L’Eglise, la conscience, & les fréquens naufrages de l’innocence, sont ces voix, qui disent, que de tous les moyens, qu’a le démon pour perdre bien des ames, la comédie en est le plus doux, le plus fort, & le plus caché. […] C’est là justement, où je vous attendois ; Et moy je vous dis, Madame, qu’elles sont en quelque façon plus dangereuses à l’innocence, qu’elles n’estoient ; car autrefois l’innocence n’avoit garde d’en estre interressée, puis que les personnes, qui avoient un peü de conscience, fuyoient le Théatre, comme un lieu de scandale, & de péché, & qu’on n’y voyoit, que celles, qui avoient perdu la conscience, & la pudeur. […] Cela veut dire enfin, que ce n’estoir pas assez au Démon, que les gens d’une conscience toute perdue fussent à luy, par le scandale d’un Thêatre infame ; si ceux, que quelque pieté rend recommandables, n’en estoient faits encore les victimes, par le poison inspiré de l’amour, qu’un nouveau Théatre aprend aujourd’huy, plus modestement, mais aussi plus malicieusement, qu’il ne fist jamais.
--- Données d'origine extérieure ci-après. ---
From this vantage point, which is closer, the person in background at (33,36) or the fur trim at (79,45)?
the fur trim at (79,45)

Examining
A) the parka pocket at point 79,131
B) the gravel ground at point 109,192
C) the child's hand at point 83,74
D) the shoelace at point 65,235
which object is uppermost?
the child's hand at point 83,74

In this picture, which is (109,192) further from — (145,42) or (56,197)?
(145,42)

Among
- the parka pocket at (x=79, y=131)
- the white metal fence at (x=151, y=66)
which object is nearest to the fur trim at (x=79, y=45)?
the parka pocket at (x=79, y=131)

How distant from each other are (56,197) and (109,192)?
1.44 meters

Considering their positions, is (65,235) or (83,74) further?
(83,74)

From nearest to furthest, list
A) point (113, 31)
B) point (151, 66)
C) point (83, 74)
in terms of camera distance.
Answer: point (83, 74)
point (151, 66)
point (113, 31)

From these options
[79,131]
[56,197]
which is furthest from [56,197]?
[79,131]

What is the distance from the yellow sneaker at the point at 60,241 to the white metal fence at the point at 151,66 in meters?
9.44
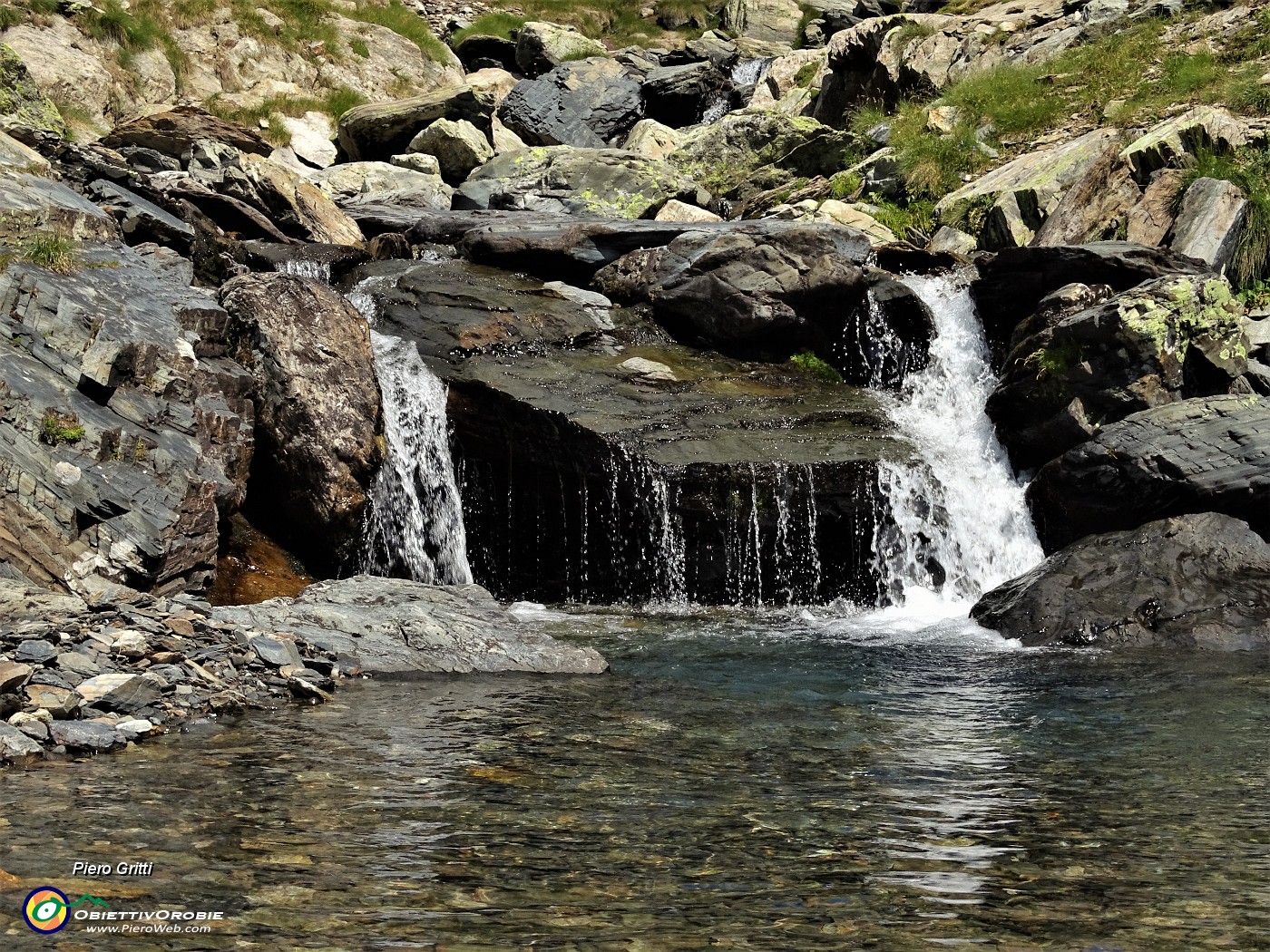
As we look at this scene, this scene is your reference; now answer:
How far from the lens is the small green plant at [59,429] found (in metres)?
10.2

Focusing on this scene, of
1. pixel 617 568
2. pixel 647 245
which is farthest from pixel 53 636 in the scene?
pixel 647 245

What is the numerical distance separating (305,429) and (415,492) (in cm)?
175

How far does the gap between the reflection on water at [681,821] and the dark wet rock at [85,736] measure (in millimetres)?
150

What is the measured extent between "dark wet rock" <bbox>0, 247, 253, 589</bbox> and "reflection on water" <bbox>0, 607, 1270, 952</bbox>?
11.7 feet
Et pour n’être point inquiété dans ces excès scandaleux par les mouvements de la grâce, on les méprise jusques à ce que enfin on ait acquis une fausse sécurité de conscience. […] On fait ce qu’on peut pour prendre les remords d’une conscience effrayée pour de fausses allarmes. […] Les vieilles gens qui pourraient peut-être aller au bal sans intéresser leur conscience, seraient ridicules d’y aller ; et les jeunes gens à qui la bienséance le permettrait, ne le pourraient pas sans s’exposer à de trop grands périls. Ainsi je tiens qu’il ne faut point aller au bal quand on est Chrétien, et je crois que les Directeurs feraient leur devoir, s’ils exigeaient de ceux dont ils gouvernent les consciences, qu’ils n’y allassent jamais.
Il ne faudroit pour m’y faire renoncer que cette diversité de sentiment ; car, pourquoi mettre ma conscience au hasard dans une chose aussi vaine dont je puis si aisément me passer ? […] Point d’examen de conscience on le spectacle ne soit compris, point de Confesseur qui en donne l’absolution ; c’est participer à l’excommunication des Comédiens, les entretenir dans leur révolte, payer leurs scandales, y entraîner par votre exemple, répondre des péchés qu’on y commet. […] Or pouvez-vous douter du danger du spectacle, vous qui connoissez la corruption de votre cœur, & qui soutenez si mal au jugement de votre conscience le parti que vous défendez devant le monde ? […] Tous les examens de conscience, toutes les préparations à la pénitence, à l’Eucharistie, tous les détails de vices, les tableaux du monde & de ses pompes, du démon & de ses tentations, de la chair & de de ses penchans, mettent la fréquentation du théatre au nombre des péchés & des obstacles à la réception des sacremens.